━━ Source information ━━

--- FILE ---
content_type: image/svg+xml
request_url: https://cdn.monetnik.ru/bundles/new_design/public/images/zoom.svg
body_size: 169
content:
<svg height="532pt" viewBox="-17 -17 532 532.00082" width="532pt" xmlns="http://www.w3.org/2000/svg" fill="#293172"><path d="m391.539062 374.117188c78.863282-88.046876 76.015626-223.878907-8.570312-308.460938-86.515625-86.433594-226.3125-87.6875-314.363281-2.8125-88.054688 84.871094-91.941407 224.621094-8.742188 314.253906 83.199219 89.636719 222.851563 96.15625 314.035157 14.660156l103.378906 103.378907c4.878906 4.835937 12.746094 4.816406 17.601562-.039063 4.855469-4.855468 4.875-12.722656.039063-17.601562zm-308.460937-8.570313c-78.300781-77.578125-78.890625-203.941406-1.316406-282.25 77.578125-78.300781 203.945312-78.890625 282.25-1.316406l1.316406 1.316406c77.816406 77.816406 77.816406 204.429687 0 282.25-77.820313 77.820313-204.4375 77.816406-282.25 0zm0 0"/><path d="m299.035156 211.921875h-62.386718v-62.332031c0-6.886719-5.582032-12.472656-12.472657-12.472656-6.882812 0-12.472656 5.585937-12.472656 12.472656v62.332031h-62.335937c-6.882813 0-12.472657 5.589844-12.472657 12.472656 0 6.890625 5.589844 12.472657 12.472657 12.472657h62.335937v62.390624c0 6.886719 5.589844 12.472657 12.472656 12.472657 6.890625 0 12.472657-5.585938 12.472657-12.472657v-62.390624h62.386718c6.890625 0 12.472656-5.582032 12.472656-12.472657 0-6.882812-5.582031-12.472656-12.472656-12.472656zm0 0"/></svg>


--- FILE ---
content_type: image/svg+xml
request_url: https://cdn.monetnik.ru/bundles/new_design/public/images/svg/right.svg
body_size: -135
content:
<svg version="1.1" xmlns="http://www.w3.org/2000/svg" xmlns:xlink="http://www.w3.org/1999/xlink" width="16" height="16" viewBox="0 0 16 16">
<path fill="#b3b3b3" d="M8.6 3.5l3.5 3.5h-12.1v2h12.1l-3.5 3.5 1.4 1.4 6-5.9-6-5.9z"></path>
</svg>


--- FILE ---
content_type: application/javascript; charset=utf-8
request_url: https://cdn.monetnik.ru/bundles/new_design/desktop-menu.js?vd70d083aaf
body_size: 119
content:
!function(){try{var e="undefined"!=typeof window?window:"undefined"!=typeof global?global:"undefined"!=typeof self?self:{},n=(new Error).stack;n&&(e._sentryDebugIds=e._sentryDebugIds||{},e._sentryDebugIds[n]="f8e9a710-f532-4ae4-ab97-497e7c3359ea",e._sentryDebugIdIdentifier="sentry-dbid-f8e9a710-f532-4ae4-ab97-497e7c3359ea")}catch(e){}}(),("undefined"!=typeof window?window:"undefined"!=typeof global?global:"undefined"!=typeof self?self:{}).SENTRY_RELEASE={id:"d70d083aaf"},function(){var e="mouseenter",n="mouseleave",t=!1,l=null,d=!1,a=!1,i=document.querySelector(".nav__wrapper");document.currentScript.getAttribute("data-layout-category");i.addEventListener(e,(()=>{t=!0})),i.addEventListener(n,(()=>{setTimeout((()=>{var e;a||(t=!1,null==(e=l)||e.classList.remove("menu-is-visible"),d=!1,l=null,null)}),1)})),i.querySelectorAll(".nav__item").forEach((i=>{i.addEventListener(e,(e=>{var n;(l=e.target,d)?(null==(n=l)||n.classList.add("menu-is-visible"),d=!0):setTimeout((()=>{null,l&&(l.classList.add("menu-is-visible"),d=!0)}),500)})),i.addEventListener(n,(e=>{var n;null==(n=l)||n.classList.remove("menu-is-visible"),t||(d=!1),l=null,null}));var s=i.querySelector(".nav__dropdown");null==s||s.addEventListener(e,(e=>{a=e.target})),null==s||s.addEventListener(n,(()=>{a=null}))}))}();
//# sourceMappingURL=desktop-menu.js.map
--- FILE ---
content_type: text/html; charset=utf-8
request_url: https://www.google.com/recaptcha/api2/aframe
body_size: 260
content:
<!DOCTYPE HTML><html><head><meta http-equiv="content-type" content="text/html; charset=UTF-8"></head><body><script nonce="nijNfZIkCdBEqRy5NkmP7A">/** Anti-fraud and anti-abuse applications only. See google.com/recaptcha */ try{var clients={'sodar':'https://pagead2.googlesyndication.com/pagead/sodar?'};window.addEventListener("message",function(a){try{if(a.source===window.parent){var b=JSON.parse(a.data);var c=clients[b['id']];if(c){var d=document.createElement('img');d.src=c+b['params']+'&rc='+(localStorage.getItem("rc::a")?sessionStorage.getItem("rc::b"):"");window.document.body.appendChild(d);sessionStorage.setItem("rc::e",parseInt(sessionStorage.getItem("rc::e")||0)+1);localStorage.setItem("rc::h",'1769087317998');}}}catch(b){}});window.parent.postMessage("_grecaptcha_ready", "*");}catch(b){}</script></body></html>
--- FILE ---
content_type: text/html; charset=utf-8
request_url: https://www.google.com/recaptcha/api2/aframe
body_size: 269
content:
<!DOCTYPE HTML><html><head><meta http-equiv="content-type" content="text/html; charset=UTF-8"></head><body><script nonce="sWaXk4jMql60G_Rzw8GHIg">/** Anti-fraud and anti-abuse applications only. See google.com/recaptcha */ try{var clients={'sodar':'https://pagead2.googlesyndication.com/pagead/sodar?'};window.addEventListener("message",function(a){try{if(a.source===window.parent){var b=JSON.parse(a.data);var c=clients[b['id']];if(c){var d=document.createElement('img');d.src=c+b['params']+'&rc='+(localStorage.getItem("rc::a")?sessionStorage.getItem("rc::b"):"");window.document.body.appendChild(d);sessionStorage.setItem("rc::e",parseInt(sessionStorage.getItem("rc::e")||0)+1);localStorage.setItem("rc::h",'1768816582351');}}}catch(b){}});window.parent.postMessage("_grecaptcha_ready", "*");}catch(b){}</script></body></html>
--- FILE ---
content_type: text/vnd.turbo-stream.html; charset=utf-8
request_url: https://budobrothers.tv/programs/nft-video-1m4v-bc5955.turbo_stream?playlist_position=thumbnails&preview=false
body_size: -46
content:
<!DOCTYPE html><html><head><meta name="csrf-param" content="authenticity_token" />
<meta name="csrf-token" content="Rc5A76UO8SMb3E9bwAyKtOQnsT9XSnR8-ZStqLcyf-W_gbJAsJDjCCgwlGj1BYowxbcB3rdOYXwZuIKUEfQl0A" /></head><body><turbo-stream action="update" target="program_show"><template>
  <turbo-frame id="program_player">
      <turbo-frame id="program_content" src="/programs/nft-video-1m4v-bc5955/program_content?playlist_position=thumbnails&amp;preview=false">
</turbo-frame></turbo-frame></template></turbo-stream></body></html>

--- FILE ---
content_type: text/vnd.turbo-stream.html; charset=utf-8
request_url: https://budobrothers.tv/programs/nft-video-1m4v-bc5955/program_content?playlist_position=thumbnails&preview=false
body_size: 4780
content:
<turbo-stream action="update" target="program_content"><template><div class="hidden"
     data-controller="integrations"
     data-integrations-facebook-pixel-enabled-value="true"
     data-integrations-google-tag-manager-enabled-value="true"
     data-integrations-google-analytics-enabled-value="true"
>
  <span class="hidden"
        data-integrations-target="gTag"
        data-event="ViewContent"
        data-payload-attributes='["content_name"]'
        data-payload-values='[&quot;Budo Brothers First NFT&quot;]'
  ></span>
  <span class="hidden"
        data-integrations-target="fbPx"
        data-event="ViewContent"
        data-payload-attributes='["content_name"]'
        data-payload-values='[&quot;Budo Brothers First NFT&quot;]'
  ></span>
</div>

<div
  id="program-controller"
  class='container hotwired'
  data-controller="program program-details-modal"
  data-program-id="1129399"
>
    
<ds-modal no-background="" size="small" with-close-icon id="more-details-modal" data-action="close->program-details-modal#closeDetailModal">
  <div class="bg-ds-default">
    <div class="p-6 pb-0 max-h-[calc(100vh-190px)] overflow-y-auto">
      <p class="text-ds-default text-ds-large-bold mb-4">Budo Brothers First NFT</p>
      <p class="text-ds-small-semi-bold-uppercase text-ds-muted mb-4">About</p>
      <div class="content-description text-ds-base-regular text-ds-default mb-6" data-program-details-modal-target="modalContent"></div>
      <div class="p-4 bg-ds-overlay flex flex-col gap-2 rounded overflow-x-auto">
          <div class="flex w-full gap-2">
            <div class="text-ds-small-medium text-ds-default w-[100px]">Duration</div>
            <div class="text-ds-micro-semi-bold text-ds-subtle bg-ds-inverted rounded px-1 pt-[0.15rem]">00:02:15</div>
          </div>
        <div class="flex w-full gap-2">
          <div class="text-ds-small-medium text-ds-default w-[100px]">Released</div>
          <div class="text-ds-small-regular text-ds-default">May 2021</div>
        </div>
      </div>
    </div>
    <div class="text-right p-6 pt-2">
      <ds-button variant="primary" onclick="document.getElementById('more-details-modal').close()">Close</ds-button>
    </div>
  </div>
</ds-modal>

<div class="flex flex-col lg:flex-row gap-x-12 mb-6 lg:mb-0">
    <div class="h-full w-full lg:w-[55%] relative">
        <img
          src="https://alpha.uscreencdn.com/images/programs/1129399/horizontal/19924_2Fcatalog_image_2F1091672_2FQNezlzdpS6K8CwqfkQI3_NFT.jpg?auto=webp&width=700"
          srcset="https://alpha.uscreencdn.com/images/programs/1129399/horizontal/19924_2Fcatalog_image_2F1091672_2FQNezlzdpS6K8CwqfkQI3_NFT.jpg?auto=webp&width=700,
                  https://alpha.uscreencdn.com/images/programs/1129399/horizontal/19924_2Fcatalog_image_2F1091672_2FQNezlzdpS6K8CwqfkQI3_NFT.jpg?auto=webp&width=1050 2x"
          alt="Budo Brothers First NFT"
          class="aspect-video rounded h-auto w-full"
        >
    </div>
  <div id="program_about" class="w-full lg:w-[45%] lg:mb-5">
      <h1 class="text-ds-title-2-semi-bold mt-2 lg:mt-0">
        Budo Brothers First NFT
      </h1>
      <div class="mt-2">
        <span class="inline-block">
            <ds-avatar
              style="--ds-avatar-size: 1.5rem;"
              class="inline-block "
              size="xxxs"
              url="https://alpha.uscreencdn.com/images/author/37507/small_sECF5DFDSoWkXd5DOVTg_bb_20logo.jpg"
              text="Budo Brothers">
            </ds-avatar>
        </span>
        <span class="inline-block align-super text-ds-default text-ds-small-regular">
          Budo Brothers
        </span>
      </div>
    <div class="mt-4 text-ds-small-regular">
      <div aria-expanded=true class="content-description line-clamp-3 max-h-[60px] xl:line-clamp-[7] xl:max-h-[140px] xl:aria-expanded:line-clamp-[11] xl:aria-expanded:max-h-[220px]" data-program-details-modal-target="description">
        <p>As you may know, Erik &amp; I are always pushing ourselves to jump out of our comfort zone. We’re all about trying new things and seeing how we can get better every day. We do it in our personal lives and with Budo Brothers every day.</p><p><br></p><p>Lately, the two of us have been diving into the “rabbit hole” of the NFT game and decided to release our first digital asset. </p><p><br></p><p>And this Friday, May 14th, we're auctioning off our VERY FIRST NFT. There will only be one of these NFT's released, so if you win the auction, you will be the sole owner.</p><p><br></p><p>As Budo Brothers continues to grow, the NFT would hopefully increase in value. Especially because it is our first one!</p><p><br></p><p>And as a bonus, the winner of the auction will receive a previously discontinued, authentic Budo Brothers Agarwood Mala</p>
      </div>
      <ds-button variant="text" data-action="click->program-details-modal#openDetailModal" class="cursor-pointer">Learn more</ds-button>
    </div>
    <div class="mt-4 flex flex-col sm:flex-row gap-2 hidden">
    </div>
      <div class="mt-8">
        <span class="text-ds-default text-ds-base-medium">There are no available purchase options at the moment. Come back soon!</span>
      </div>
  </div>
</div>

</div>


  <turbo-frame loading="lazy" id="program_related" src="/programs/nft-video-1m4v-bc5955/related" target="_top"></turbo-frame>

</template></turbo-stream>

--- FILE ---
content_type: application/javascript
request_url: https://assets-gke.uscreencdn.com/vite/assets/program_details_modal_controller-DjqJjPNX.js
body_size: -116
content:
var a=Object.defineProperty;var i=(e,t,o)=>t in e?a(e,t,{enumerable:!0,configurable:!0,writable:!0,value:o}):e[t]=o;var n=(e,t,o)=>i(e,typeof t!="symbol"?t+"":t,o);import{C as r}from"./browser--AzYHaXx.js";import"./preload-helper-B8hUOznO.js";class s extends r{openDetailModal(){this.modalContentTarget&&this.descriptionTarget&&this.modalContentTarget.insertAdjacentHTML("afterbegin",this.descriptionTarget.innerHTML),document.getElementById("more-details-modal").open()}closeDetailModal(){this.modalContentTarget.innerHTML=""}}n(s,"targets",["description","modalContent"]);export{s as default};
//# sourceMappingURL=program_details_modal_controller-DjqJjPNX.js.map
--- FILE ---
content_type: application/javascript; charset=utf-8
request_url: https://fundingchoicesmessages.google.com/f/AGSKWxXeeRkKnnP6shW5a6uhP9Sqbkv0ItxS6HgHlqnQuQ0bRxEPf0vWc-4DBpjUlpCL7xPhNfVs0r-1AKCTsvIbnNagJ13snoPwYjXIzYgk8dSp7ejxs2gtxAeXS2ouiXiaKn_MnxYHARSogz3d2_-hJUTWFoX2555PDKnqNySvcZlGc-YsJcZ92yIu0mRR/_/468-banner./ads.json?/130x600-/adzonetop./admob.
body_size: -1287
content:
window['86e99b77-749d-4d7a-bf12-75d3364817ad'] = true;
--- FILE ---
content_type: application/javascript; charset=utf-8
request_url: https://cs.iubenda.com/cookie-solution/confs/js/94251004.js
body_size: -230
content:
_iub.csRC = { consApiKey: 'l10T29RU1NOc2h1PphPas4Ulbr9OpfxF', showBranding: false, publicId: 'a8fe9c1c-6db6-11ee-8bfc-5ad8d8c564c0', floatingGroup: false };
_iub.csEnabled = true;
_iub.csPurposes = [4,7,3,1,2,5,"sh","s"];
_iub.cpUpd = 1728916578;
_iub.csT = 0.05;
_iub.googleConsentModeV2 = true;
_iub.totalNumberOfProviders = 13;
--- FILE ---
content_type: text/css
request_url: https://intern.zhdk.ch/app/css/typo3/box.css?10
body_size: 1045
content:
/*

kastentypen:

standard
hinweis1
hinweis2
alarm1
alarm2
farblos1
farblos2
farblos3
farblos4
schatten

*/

━━━

§ **Task requirements**
Check the records above and copy each line that has the string "medium".

§ **Response**
            <div class="text-ds-small-medium text-ds-default w-[100px]">Duration</div>
          <div class="text-ds-small-medium text-ds-default w-[100px]">Released</div>
        <span class="text-ds-default text-ds-base-medium">There are no available purchase options at the moment. Come back soon!</span>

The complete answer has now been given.